La gioia si realizzerà un giorno in cielo e oggi nel nostro cuore solo ad una condizione: se ci riconosceremo peccatori.

 

San Paolo nel brano odierno, testimonia con la sua vita ciò che da concretezza a questa  affermazione:  “Cristo Gesù Signore nostro, mi ha giudicato degno di fiducia mettendo al suo servizio, me, che prima ero un bestemmiatore, un persecutore e un violento. …    e così la grazia del Signore nostro ha sovrabbondato”

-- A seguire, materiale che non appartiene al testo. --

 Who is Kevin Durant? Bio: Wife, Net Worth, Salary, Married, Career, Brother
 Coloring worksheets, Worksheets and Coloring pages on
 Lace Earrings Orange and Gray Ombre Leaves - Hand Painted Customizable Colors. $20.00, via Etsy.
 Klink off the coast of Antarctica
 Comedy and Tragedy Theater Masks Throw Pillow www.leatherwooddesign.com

“ Cristo Gesù è venuto nel mondo per salvare i peccatori, il primo dei quali sono io.”

 

Riconoscersi peccatori, per sperimentare la gioia del perdono!

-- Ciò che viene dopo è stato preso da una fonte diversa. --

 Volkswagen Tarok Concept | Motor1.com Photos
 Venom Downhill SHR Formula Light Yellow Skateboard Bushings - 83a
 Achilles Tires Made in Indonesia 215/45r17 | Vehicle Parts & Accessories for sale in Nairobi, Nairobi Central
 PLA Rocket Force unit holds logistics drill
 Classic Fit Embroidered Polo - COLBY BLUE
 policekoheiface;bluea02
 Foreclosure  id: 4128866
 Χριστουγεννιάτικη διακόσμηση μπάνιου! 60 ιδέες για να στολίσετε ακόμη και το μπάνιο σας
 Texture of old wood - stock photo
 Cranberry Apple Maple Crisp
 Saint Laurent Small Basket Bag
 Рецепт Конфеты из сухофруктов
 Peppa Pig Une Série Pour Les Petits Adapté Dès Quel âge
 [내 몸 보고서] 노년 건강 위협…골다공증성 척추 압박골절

In una cultura “relativistica” come la nostra non è facile riconoscere il peccato, la sua radice …  non è facile riconoscersi peccatori, e scoprirci tali nel profondo di noi stessi. E’ questo atteggiamento ci impedisce l’esperienza di San Paolo e la conseguente gioia che nasce dall’ essere amati, nonostante tutto.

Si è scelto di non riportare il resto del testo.